The emergence of brain-computer interface (BCI) technology provides enormous potential for human medical and daily applications. Therefore, allowing users to tolerate the visual response of SSVEP for a long time has alwa...The emergence of brain-computer interface (BCI) technology provides enormous potential for human medical and daily applications. Therefore, allowing users to tolerate the visual response of SSVEP for a long time has always been an important issue in the SSVEP-BCI system. We recruited three subjects and conducted visual experiments in groups using different frequencies (17 and 25Hz) and 60Hz light. After recording the physiological signal, use FFT to perform a time-frequency analysis on the physiological signal to check whether there is any difference in the signal-to-noise ratio and amplitude of the 60Hz light source compared with a single low-frequency signal source. The results show that combining a 60Hz light source with low-frequency LEDs can reduce participants' eye discomfort while achieving effective light stimulation control.

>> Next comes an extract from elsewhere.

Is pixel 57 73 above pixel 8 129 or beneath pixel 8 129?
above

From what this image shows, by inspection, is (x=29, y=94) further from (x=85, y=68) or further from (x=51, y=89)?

At the same time, there was no significant difference in signal-to-noise ratio and amplitude between the groups. This also means that 60Hz can make vision more continuous and improve the subject's experience and comfort. At the same time, it does not affect the performance of the original SSVEP-induced response. This study highlights the importance of considering technical aspects and user comfort when designing SSVEP-BCI systems to increase the usability of SSVEP systems for long-term flash viewing.